12-12 lance appel d'urgence "Famine dans la Corne de l’Afrique – Stop !"

CCP : 000-0000012-12

(IBAN : BE19 0000 0000 1212 - BIC : BPOT BE B1)

Pour faire en don en ligne, cliquez ici.

La sécheresse et la faiblesse des précipitations au cours des deux dernières saisons des pluies ont réduit les récoltes et provoqué une flambée des prix des aliments de base dans la Corne de l’Afrique. Les populations qui vivaient déjà dans une situation de survie précaire en raison de 20 ans de guerre civile n’ont d’autre recours que la fuite à la recherche des centres de distribution de l’aide internationale.

Près de 11 millions de personnes, dont une écrasante majorité des femmes et d’enfants, doivent aujourd’hui affronter la disette, voire la famine. Depuis le 20 juillet, l’état de famine a en effet été déclaré dans deux région du sud de la Somalie, avec un risque majeur de voir s’étendre ce fléau aux districts voisins si une opération d’envergure n’est pas organisée de toute urgence.

Selon les Nations unies, il s’agit de la pire crise alimentaire que le monde ait connue depuis 1991.

Chaque jour, des milliers de personnes quittent la Somalie pour venir se réfugier dans les camps du Kenya et de l’Ethiopie. Le camp de Dadaab, dans le Nord du Kenya, reçoit chaque semaine 10.000 nouveaux réfugiés. Avec près de 400.000 réfugiés, il est aujourd’hui devenu la troisième concentration humaine du pays après Nairobi et Mombassa. A l’origine, il était prévu pour… 90.000 personnes. Les camps de la région sont en surcapacité et ne sont plus en mesure de répondre aux besoins multiples des réfugiés. Ces derniers, s’il y arrivent, auront affronté pendant 26 jours voire deux mois le désert, le vent, la soif, la faim, les attaques des groupes armés ou des fauves, hyènes ou lions.

Pour l’ensemble de la région, on estime à 2 millions le nombre d’enfants de moins de cinq ans sous-alimentés, dont 750.000 dans un état de malnutrition grave, qui nécessite une intervention immédiate si l’on veut sauver leur vie.  Les éleveurs nomades sont contraints de quitter les zones affectées pour se rendre avec leur troupeau vers les zones de pâturage épargnées, dans l’espoir d’y trouver de l’eau.

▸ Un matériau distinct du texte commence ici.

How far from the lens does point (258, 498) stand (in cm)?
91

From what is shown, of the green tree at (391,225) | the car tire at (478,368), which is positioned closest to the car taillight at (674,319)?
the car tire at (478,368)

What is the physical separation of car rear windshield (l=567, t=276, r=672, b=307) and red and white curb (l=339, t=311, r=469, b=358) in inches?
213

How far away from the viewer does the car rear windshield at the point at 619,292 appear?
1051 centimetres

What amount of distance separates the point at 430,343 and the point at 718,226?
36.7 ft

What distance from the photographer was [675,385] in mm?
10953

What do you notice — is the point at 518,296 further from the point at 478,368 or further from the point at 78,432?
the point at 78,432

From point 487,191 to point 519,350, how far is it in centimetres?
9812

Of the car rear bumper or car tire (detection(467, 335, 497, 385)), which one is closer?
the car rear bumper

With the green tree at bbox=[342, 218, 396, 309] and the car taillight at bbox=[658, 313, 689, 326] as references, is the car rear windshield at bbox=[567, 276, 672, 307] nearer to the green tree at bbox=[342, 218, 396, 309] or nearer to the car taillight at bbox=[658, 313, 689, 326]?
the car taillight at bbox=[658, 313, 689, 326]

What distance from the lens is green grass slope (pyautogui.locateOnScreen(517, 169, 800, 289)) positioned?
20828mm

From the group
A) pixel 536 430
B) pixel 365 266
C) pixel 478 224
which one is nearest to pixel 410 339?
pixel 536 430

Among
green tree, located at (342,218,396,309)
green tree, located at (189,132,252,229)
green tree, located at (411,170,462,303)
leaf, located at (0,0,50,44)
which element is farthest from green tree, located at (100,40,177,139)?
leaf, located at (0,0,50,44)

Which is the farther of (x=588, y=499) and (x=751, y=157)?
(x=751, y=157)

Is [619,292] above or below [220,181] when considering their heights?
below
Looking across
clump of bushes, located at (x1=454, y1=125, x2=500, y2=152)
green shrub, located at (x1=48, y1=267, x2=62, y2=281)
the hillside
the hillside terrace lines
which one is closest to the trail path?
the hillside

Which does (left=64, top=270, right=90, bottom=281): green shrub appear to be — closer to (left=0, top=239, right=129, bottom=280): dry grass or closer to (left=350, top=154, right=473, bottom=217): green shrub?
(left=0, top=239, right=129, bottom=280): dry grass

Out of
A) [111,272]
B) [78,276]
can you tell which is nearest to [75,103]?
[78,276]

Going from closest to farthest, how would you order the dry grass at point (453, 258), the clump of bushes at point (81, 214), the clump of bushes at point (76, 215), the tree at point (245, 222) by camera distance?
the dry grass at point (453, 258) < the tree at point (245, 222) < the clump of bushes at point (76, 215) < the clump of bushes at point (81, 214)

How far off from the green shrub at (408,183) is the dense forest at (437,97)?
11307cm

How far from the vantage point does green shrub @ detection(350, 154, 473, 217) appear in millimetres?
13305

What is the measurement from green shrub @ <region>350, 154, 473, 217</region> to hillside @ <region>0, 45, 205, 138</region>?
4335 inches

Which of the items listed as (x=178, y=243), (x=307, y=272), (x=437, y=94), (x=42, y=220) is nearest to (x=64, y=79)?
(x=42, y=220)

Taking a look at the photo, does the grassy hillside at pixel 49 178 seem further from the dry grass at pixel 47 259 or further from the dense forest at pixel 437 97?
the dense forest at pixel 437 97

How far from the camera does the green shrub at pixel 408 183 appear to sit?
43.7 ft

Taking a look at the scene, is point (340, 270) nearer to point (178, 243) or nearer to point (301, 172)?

Ces zones qui se raréfient dangereusement constituent une source de tensions et de conflits.

Une aide de grande envergure et à long terme est nécessaire. Caritas International, Médecins du Monde, Handicap International, Oxfam-Solidarité et UNICEF Belgique, les organisations membres du Consortium belge pour les situations d’urgence, sont actives dans la région et appellent le public à soutenir leurs actions.

Dès ce 22 juillet, ces ONG ont activé le numéro de compte unique 000-0000012-12 pour faciliter la récolte des fonds et rendre plus efficace la communication vers le public.